SET TASK>
Repeat word for word the lines of the records below, from the line containing "In comparing" through the last line of the records.

### MATERIAL FOR THIS EXERCISE ###

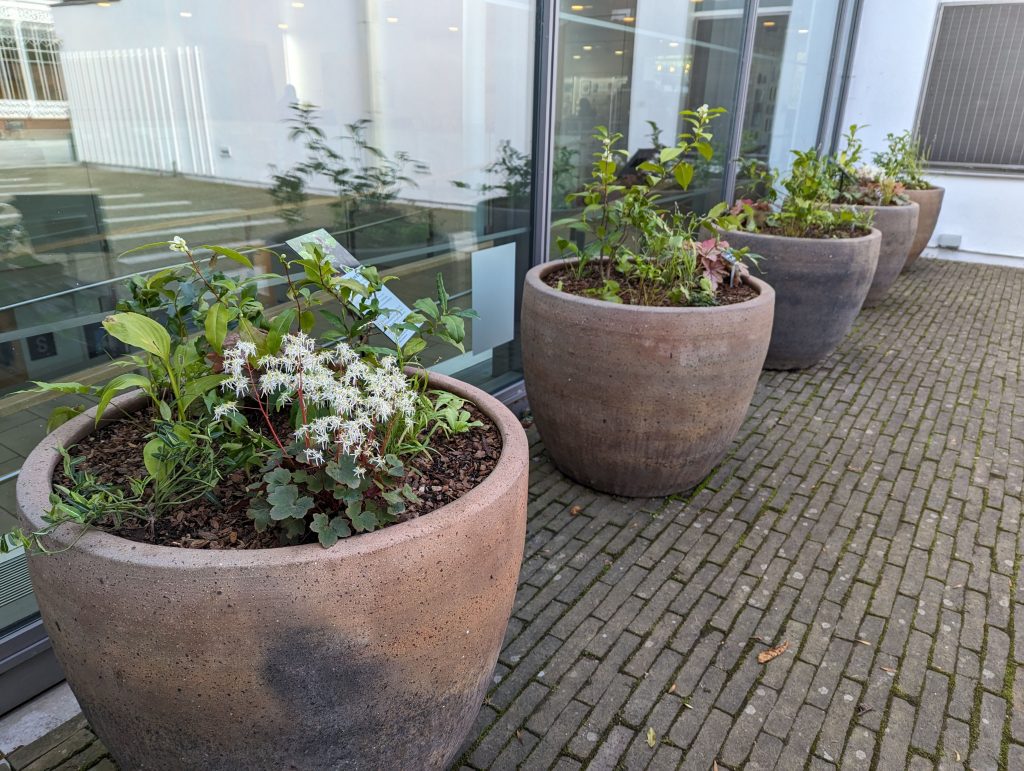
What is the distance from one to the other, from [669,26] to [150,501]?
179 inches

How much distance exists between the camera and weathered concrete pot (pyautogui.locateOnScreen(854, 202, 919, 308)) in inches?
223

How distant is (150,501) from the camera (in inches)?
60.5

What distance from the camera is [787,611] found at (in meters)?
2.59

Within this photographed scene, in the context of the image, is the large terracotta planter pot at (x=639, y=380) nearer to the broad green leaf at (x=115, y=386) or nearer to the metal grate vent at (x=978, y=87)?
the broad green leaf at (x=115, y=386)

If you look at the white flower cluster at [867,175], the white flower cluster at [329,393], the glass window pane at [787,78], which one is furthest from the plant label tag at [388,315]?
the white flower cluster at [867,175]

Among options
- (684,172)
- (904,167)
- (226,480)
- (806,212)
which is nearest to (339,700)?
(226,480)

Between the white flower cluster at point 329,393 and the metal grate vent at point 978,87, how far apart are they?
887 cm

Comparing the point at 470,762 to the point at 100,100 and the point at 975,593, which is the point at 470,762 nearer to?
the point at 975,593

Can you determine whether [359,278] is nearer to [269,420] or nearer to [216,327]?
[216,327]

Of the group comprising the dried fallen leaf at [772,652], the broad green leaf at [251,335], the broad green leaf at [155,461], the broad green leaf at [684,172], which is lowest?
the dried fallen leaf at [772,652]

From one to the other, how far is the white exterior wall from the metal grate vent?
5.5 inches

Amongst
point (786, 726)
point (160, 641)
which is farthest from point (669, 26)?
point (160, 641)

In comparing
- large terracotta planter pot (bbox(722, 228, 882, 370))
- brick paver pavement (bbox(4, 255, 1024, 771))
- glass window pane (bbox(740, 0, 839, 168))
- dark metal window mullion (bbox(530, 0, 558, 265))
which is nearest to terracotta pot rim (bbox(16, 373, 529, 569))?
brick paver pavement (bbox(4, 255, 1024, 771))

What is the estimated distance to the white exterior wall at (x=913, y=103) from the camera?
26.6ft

###

TASK SOLUTION>
In comparing
- large terracotta planter pot (bbox(722, 228, 882, 370))
- brick paver pavement (bbox(4, 255, 1024, 771))
- glass window pane (bbox(740, 0, 839, 168))
- dark metal window mullion (bbox(530, 0, 558, 265))
which is nearest to terracotta pot rim (bbox(16, 373, 529, 569))?
brick paver pavement (bbox(4, 255, 1024, 771))

What is the estimated distance to the white exterior wall at (x=913, y=103) from the camera?
26.6ft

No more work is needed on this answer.